Artillery and prisoners are therefore at all times regarded as the true trophies of victory, as well as its measure, because through these things its extent is declared beyond a doubt. Even the degree of moral superiority may be better judged of by them than by any other relation, especially if the number of killed and wounded is compared therewith; and here arises a new power increasing the moral effects.
We have said that the moral forces, beaten to the ground in the battle and in the immediately succeeding movements, recover themselves gradually, and often bear no traces of injury; this is the case with small divisions of the whole, less frequently with large divisions; it may, however, also be the case with the main Army, but seldom or never in the State or Government to which the Army belongs. These estimate the situation more impartially, and from a more elevated point of view, and recognise in the number of trophies taken by the enemy, and their relation to the number of killed and wounded, only too easily and well, the measure of their own weakness and inefficiency.
In point of fact, the lost balance of moral power must not be treated lightly because it has no absolute value, and because it does not of necessity appear in all cases in the amount of the results at the final close; it may become of such excessive weight as to bring down everything with an irresistible force. On that account it may often become a great aim of the operations of which we shall speak elsewhere. Here we have still to examine some of its fundamental relations.
The moral effect of a victory increases, not merely in proportion to the extent of the forces engaged, but in a progressive ratio—that is to say, not only in extent, but also in its intensity. In a beaten detachment order is easily restored. As a single frozen limb is easily revived by the rest of the body, so the courage of a defeated detachment is easily raised again by the courage of the rest of the Army as soon as it rejoins it. If, therefore, the effects of a small victory are not completely done away with, still they are partly lost to the enemy. This is not the case if the Army itself sustains a great defeat; then one with the other fall together. A great fire attains quite a different heat from several small ones.

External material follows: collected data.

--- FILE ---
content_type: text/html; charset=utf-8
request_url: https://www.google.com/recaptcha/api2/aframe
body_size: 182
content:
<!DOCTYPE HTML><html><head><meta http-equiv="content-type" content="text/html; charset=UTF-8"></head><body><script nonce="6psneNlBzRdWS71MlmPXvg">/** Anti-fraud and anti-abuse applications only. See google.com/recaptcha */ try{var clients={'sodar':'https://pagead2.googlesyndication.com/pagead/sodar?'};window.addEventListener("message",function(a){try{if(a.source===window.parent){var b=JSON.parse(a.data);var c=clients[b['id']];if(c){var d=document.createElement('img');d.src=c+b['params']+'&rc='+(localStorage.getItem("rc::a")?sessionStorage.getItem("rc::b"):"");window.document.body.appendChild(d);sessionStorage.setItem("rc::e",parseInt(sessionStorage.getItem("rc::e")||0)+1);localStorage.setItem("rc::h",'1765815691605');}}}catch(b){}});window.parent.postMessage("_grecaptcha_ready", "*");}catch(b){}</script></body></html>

Another relation which determines the moral value of a victory is the numerical relation of the forces which have been in conflict with each other. To beat many with few is not only a double success, but shows also a greater, especially a more general superiority, which the conquered must always be fearful of encountering again. At the same time this influence is in reality hardly observable in such a case. In the moment of real action, the notions of the actual strength of the enemy are generally so uncertain, the estimate of our own commonly so incorrect, that the party superior in numbers either does not admit the disproportion, or is very far from admitting the full truth, owing to which, he evades almost entirely the moral disadvantages which would spring from it. It is only hereafter in history that the truth, long suppressed through ignorance, vanity, or a wise discretion, makes its appearance, and then it certainly casts a lustre on the Army and its Leader, but it can then do nothing more by its moral influence for events long past.
If prisoners and captured guns are those things by which the victory principally gains substance, its true crystallisations, then the plan of the battle should have those things specially in view; the destruction of the enemy by death and wounds appears here merely as a means to an end.
How far this may influence the dispositions in the battle is not an affair of Strategy, but the decision to fight the battle is in intimate connection with it, as is shown by the direction given to our forces, and their general grouping, whether we threaten the enemy’s flank or rear, or he threatens ours. On this point, the number of prisoners and captured guns depends very much, and it is a point which, in many cases, tactics alone cannot satisfy, particularly if the strategic relations are too much in opposition to it.
The risk of having to fight on two sides, and the still more dangerous position of having no line of retreat left open, paralyse the movements and the power of resistance; further, in case of defeat, they increase the loss, often raising it to its extreme point, that is, to destruction. Therefore, the rear being endangered makes defeat more probable, and, at the same time, more decisive.
From this arises, in the whole conduct of the War, especially in great and small combats, a perfect instinct to secure our own line of retreat and to seize that of the enemy; this follows from the conception of victory, which, as we have seen, is something beyond mere slaughter.
In this effort we see, therefore, the first immediate purpose in the combat, and one which is quite universal. No combat is imaginable in which this effort, either in its double or single form, does not go hand in hand with the plain and simple stroke of force. Even the smallest troop will not throw itself upon its enemy without thinking of its line of retreat, and, in most cases, it will have an eye upon that of the enemy also.